ERIC Number: ED473524
Record Type: Non-Journal
Publication Date: 2002
Reference Count: N/A
Multilevel IRT Using Dichotomous and Polytomous Response Data. Research Report.
A structural multilevel model is presented in which some of the variables cannot be observed directly but are measured using tests or questionnaires. Observed dichotomous or ordinal politicos response data serve to measure the latent variables using an item response theory model. The latent variables can be defined at any level of the multilevel model. A Bayesian procedure, the Markov Chain Monte Carlo (MCMC) procedure, to estimate all parameters simultaneously is presented. It is shown that certain model checks and model comparisons can be done using the MCMC output. The techniques are illustrated using a simulation study, and applications involving a students achievements on a mathematics test and test results regarding management characteristics of teachers and principals. (Contains 2 figures, 4 tables, and 45 references.) (Author/SLD)

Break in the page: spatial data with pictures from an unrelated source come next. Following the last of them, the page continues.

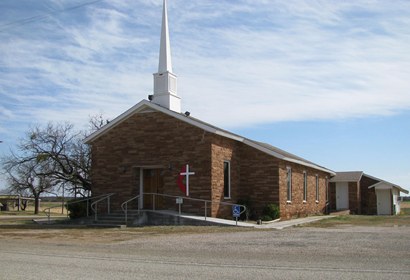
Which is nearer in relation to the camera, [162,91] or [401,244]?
[401,244]

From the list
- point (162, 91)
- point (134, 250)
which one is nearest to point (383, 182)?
point (162, 91)

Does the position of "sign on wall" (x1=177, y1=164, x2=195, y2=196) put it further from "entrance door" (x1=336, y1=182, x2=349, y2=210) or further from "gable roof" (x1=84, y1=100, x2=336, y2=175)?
"entrance door" (x1=336, y1=182, x2=349, y2=210)

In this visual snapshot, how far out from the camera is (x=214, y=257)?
11164 millimetres

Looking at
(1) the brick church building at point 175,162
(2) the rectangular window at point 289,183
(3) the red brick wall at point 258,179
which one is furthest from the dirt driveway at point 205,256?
(2) the rectangular window at point 289,183

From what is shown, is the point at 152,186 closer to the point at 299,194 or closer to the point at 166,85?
the point at 166,85

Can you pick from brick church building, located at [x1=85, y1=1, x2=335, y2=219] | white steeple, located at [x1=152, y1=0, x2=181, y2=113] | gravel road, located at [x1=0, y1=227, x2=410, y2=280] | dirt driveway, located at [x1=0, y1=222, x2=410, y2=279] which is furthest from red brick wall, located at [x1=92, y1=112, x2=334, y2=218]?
gravel road, located at [x1=0, y1=227, x2=410, y2=280]

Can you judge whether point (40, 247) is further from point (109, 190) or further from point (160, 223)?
point (109, 190)

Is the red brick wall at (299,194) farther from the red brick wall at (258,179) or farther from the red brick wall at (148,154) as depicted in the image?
the red brick wall at (148,154)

Descriptors: Bayesian Statistics, Estimation (Mathematics), Item Response Theory, Markov Processes, Monte Carlo Methods, Simulation
Faculty of Educational Science and Technology, University of Twente, P.O. Box 217, 7500 AE Enschede, The Netherlands. E-mail: Fox@edte.utwente.nl.
Publication Type: Reports - Descriptive
Education Level: N/A
Authoring Institution: Twente Univ., Enschede (Netherlands). Faculty of Educational Science and Technology.